Not only does Tyler create his music on his own, but also the environment for it to be listened to. Since 2012, Tyler has hosted a music festival called Camp Flog Gnaw where I saw him perform for the first time. At the festival, I met people that flew into the country for the sole purpose of seeing him perform and saw many concert-goers being interviewed by big-name reporters like Vogue and Billboard to report on their experiences.

This festival features some of the biggest names in today’s music, including two artists that were recognized on Forbes most recent music category of 30 Under 30, Migos and Playboi Carti. Unlike other music festivals I have been to, Tyler’s was easy to navigate my way through as one of the applications he has designed for smartphones is dedicated to helping festival goers coordinate the times and locations for sets, food services, and merch stores.

As I followed the application’s directions to get from place to place, I found myself passing many eye-catching installations like a 40-foot minion wearing overalls covered in patches designed by Tyler himself. Although Tyler has been recorded making statements about not caring about fashion, he has has a huge part in the direction that street fashion has gone over the past decade with his ahead of the curve eye for what is “hip.”

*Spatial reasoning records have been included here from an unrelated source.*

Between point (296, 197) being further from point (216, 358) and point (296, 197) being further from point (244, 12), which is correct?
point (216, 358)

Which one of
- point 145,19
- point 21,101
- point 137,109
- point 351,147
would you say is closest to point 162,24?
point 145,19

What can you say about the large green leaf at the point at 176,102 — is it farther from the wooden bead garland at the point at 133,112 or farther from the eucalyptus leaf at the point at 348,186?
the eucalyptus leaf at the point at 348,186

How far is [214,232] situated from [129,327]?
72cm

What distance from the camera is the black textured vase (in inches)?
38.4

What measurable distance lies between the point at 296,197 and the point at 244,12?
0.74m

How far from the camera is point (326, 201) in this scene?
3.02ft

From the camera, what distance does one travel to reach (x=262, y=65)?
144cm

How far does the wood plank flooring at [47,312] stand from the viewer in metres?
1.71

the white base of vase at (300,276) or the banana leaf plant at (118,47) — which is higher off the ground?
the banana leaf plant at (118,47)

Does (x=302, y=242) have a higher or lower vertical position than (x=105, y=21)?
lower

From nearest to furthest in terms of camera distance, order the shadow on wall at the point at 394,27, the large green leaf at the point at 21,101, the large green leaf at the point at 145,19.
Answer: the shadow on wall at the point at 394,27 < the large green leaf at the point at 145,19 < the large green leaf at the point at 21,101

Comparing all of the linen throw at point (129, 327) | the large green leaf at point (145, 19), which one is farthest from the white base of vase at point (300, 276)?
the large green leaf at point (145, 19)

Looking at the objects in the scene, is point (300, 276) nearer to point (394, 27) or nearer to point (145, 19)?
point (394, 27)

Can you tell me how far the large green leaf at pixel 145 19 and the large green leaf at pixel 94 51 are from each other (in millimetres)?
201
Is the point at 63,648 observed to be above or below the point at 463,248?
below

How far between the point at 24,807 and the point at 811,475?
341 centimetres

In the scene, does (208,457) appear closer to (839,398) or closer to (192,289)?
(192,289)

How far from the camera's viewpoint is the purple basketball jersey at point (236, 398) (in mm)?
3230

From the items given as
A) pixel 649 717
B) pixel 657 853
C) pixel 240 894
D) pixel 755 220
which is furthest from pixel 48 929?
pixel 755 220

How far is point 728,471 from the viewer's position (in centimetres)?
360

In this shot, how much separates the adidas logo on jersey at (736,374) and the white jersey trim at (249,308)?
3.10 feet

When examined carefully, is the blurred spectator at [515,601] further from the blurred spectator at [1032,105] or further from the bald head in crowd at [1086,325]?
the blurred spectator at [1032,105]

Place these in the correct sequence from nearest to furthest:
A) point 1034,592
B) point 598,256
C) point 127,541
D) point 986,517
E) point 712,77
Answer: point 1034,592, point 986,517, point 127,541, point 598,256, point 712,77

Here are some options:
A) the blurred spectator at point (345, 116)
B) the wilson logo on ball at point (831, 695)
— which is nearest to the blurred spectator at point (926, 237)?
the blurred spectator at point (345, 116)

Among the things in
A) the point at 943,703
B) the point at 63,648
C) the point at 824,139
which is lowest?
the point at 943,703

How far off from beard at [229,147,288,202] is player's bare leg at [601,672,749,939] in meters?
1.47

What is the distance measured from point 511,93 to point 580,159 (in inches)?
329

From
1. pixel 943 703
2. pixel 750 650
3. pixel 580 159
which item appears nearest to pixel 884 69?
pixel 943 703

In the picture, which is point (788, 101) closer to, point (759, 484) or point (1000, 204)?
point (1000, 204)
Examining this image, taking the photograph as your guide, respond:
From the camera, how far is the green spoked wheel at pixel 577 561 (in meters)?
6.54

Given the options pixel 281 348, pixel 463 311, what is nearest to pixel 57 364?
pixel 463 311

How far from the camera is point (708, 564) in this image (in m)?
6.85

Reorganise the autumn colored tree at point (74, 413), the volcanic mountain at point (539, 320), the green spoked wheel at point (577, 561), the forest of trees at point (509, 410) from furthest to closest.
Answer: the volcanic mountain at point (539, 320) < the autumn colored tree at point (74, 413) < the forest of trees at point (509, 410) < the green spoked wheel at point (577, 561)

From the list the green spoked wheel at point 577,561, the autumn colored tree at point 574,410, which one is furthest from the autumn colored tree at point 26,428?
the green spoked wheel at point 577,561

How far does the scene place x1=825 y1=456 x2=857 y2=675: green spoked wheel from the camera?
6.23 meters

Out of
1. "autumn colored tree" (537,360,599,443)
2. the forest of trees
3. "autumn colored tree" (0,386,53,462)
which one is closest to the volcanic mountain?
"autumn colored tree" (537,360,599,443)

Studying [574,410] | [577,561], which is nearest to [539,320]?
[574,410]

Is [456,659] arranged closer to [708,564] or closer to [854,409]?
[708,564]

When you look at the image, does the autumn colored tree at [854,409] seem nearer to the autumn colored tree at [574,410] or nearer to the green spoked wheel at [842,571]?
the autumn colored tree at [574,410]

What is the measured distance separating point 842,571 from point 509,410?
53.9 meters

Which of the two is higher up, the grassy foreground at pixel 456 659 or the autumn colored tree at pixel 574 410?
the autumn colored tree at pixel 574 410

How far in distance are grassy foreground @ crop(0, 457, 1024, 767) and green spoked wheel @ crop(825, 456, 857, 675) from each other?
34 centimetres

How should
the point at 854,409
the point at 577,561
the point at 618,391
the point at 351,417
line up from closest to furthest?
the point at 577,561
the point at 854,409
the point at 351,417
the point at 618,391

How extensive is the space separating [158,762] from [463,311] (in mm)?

Having made over a quarter-million on his Odd Future socks, I think it is justified when Tyler wrote in a song “Oh you wearin' Vans and Supreme this season? Stop lyin' to yourself . . . me the reason.” What started out as a pop-up shop in Los Angeles has transformed into an empire in the fashion industry with a permanent store in the most famous street in LA for fashion (Fairfax), lines of shoes with both Converse and Vans that have consistently sold out on every release date, and recognition from and collaborations with high end fashion names. To be so influential in an industry that you don’t even care about says a lot about how innovative and looked up to you are.

It is hard to classify exactly who Tyler’s fanbase is because it ranges so wide, but this just goes to show how versatile his art is. To be able to reach out to people of all ages- children with his cartoon, teens with his music and fashion, adults with his TV show, and older people with his online series- is a quality that showcases the true reach of the influence Tyler’s art has.

With all that he has done within his career, every aspect of his work has showcased the qualities of what Forbes claims to look for in its candidates for 30 Under 30. It is not hard to access the work Tyler has done thanks to his app that allows access to videos, photos, clothing, music, articles, tour dates, other events, and pretty much anything he likes, so what Forbes does not see in him I do not know.